■ Bereitgestellter Text
------------------------------------------------------------

Am 4. August 2016 hat
Papst Franziskus Assisi besucht.
Ziel seiner Pilgerreise
war eine kleine Kapelle in der Ebene unterhalb der Stadt, das Kirchlein
der „Heiligen Maria von den Engeln“, kurz „Portiunkula“
genannt, was so viel heißt wie „Teilchen“ oder „kleines
Fleckchen Land“.
Wer heute – wie der Papst
vor drei Jahren – zu dieser Kapelle kommt, erlebt einen seltsam
faszinierenden Kontrast.
Über die kleine
rauchgeschwärzte Kapelle wölbt sich nämlich eine riesige Basilika, Santa
Maria degli Angeli.
Anlass der Reise des
Papstes war ein Jubiläum, die 800 Jahrfeier des Portiunkula-Ablasses.
Portiunkula:
Der heilige Franziskus hing an diesem Kirchlein und betreute es mit
besonderem Eifer. – Mit eigenen Händen hatte er die verfallene Kapelle
wieder aufgebaut und restauriert.
Hier war der Ursprung des
Franziskanerordens.
Hier hörte Franziskus aus
dem Evangelium, was seine Berufung seine sollte, nämlich wie die Apostel
arm durch die Welt zu ziehen, das Evangelium zu verkünden und den
Menschen „Frieden und Heil“ zu bringen, lateinisch „pax et
bonum“, italienisch „pace e bene“.
Hier in Portiunkula sind
die ersten Brüder zu ihm gestoßen.
Hier nahm auch der
Klarissenorden seinen Anfang.
Hierher rief Franziskus
immer wieder seine Brüder zusammen.
Beim Pfingstkapitel 1221
waren es Tausende, die sich dort versammelten, darunter auch der Heilige
Antonius.

------------------------------------------------------------

■ Angezeigte Daten
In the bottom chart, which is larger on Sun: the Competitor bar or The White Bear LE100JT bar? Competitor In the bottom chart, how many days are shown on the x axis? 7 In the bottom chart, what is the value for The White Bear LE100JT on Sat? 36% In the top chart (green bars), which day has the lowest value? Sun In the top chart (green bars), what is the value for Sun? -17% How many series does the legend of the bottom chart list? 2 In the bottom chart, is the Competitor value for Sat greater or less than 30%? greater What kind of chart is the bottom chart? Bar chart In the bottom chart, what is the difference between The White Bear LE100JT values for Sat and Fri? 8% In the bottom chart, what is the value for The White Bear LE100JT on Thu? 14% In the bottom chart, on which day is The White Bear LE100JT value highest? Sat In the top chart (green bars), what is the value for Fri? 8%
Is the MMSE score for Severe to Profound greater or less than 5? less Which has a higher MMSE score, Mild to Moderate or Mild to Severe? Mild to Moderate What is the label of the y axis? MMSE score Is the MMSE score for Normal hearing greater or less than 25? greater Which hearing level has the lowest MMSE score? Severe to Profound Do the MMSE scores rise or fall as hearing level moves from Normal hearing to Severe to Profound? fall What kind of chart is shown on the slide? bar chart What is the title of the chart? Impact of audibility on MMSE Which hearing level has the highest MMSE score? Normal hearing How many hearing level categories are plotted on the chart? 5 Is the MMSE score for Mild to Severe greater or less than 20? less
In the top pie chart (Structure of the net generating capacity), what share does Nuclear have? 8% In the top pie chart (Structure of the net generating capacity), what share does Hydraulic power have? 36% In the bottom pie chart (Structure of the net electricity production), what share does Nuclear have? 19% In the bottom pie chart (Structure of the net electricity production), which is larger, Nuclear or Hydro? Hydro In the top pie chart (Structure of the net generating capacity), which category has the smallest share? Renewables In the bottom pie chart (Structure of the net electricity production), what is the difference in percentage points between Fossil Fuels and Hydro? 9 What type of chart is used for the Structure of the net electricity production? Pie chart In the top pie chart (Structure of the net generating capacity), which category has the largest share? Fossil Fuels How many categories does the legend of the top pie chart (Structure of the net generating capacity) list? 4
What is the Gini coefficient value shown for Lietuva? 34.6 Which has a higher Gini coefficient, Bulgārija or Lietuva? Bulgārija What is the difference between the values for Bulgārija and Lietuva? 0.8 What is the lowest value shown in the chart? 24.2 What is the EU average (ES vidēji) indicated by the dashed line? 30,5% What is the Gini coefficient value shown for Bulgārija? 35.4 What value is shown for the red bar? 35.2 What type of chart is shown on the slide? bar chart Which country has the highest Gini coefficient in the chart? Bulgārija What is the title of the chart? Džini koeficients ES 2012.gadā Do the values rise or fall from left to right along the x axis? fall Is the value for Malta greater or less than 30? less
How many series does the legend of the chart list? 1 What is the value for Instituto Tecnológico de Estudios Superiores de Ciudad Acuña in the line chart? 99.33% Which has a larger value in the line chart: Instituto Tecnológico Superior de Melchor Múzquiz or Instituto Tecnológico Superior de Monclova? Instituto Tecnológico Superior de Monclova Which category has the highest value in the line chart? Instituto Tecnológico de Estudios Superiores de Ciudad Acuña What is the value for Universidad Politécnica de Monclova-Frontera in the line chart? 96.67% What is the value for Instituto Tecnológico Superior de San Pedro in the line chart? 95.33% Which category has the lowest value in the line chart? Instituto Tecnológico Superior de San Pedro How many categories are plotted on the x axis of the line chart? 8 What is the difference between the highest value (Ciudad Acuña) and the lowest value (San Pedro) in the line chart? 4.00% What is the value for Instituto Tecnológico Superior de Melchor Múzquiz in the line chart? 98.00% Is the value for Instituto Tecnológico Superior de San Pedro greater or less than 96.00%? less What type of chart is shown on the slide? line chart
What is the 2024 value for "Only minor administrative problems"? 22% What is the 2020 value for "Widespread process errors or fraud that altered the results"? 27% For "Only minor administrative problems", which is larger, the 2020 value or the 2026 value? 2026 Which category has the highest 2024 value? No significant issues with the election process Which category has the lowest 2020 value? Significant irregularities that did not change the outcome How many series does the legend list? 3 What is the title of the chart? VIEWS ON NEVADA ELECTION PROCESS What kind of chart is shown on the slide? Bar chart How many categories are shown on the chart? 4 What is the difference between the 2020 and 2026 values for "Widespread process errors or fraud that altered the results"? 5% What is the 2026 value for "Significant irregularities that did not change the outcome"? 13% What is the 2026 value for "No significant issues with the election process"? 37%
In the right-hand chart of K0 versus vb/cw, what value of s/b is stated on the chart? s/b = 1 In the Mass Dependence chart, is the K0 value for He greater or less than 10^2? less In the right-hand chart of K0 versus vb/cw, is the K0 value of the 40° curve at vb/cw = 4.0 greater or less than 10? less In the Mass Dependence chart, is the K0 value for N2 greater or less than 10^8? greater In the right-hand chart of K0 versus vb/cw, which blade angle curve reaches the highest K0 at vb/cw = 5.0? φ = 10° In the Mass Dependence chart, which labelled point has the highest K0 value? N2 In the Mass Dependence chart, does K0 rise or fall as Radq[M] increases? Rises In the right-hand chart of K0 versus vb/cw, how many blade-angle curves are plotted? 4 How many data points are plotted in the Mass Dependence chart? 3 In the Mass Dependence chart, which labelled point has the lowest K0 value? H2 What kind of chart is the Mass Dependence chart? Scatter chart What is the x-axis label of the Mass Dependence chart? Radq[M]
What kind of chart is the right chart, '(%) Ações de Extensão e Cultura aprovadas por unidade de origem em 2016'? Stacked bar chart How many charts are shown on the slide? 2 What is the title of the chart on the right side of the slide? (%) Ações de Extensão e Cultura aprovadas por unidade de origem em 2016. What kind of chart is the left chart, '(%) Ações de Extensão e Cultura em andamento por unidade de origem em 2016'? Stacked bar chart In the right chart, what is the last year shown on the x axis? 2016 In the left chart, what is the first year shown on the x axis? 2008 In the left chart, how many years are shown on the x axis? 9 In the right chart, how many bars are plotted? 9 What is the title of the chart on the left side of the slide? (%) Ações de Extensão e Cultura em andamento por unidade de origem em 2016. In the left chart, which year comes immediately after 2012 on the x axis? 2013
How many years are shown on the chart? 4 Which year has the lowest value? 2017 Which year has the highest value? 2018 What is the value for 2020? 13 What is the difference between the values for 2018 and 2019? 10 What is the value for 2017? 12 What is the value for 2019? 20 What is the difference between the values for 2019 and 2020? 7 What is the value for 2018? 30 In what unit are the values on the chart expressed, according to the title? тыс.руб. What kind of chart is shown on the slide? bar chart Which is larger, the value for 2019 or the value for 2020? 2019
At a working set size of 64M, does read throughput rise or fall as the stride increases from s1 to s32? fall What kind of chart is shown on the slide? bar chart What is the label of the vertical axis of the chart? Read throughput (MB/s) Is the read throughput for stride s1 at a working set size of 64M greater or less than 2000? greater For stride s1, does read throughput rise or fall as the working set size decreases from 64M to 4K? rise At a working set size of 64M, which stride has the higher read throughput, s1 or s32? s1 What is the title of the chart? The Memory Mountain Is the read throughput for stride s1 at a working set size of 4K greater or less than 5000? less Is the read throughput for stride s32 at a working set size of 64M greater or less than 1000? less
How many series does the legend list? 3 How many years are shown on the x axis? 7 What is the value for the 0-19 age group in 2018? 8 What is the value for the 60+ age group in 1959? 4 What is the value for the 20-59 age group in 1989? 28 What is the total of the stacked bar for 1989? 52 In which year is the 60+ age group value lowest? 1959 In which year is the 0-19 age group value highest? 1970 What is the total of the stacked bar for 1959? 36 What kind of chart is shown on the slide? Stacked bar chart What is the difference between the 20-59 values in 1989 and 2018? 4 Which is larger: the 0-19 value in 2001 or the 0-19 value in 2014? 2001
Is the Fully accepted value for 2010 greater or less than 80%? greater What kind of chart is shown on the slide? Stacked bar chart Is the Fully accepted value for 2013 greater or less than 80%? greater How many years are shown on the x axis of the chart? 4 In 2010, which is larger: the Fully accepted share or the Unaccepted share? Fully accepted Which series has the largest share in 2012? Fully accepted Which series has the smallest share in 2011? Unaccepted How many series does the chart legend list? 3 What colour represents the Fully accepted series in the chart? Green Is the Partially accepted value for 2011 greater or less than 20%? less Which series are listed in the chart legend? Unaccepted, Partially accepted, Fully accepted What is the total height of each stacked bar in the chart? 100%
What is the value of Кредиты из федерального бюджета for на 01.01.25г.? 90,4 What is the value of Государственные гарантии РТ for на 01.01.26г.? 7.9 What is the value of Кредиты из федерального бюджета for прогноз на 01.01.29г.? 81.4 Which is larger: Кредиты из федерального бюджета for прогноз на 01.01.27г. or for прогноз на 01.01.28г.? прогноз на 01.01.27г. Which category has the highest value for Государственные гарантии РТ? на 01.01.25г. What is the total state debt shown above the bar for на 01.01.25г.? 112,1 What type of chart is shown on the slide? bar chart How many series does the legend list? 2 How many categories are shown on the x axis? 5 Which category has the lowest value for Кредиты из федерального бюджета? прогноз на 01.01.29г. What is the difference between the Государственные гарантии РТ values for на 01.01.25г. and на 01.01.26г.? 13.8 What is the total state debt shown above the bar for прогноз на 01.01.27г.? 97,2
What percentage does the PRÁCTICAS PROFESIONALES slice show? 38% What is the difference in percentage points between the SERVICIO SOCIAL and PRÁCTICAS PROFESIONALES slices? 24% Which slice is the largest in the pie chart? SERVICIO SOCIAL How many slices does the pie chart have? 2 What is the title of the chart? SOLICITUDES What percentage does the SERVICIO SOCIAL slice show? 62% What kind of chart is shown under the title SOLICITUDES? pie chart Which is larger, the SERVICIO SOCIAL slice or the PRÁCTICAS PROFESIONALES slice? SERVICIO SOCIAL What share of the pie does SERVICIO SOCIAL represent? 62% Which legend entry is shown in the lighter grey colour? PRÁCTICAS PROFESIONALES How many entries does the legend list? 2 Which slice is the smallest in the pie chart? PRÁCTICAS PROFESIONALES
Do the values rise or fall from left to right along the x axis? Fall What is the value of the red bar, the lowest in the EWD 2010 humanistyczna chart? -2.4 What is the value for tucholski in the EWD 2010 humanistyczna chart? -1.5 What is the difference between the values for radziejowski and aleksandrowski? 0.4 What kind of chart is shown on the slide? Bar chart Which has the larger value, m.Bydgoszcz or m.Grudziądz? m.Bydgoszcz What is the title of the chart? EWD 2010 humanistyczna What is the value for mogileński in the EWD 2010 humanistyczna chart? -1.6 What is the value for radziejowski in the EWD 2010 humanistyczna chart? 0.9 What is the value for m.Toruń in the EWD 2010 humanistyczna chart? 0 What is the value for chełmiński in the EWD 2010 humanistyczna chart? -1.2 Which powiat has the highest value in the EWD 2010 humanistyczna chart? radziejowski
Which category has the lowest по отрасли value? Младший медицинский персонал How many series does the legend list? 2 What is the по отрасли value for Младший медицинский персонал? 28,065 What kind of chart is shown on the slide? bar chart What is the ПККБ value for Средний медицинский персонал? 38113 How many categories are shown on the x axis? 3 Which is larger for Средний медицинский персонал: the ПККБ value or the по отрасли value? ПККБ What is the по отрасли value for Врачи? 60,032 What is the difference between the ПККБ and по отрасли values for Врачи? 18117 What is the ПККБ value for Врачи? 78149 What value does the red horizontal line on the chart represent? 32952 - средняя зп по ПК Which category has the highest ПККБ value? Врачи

------------------------------------------------------------

■ Arbeitsanweisung
Gib den Abschnitt des Textes über Portiunkula von „Hier in Portiunkula“ bis einschließlich „seine Brüder zusammen.“ erneut wieder. Tausche dabei „Klarissenorden“ gegen „Orden der heiligen Klara“ aus.

■ Aufgabenlösung
Hier in Portiunkula sind
die ersten Brüder zu ihm gestoßen.
Hier nahm auch der
Orden der heiligen Klara seinen Anfang.
Hierher rief Franziskus
immer wieder seine Brüder zusammen.